_Teks Bacaan_

Melalui cara-cara kotor manipulative dengan melakukan persuasi kepada calon-calon “korban” yang diiming-imingi uang 5 juta sampai 10 juta rupiah, Denny JA hendak melegitimasi dirinya menjadi tokoh sastra (sejak polemik 33 TSPB, 2014) dan “pelopor puisi esei” dengan jumlah pengikut yang banyak. Sastrawan di seluruh Indonesia tentu saja marah dan melakukan perlawanan melalui berbagai respon di hampir semua media sosial dan beberapa media cetak. Gerakan perlawanan digagas pula oleh seluruh sastrawan yang “lurus” dan mencintai sastra dengan tulus. Forum Penyair Muda Indonesia membuat petisi Tolak Puisi Esai melalui change.org. Petisi yang ditandatangani oleh lebih dari 3500 orang dari seluruh Indonesia, baik para sastrawan, pemerhati sastra bahkan simpatisan gerakan tersebut telah diteruskan kepada Kemendikbud untuk ditindaklanjuti. Gerakan manipulasi dilawan dengan gerakan anti manipulasi secara massal.
Dalam buku 33 TSPB (setelah saya baca seusai peluncuran) terdapat banyak nama yang pantas masuk dalam daftar tokoh tetapi ada pula yang asing bagi saya. Kemunculan nama Denny JA sebagai “pelopor puisi esai” -- demikian ia disebut di dalam buku itu, membuat saya dan warga sastra terkejut karena tidak ada satu pun warga sastra mengenal namanya sebagai sastrawan, apalagi “berpengaruh”! Menelisik kriteria yang ditulis dalam bab pendahuluan tentang metodologi penetapan keberpengaruhan, saya mendapati beberapa kejanggalan. Beberapa teman seperti Makyun Subuki, Krisna Pabhicara sudah menuliskan kriteria beserta turunan pertanyaan yang mengiringinya dan hampir semuanya mengandung cacat metodologis. Itu baru satu hal dari segi teknis penentuan “keberpengaruhan” tokoh sastra.

_Informasi yang Diberikan_

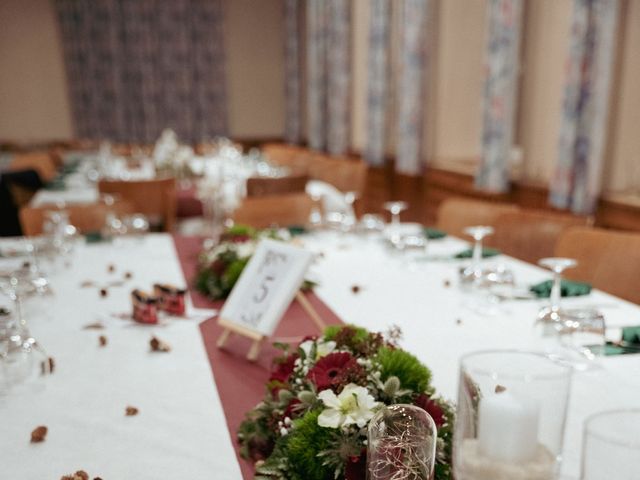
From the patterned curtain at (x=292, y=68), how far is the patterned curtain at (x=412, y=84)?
397 centimetres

_Tugas_
A: Terjemahkan kalimat dari teks bacaan ini ke dalam bahasa Inggris: "Forum Penyair Muda Indonesia membuat petisi Tolak Puisi Esai melalui change.org."
B: Tuliskan semua nama orang yang disebut dalam teks bacaan.

_Jawaban yang Diharapkan_
A: Forum Penyair Muda Indonesia created the Tolak Puisi Esai petition through change.org.

B: Denny JA, Makyun Subuki, Krisna Pabhicara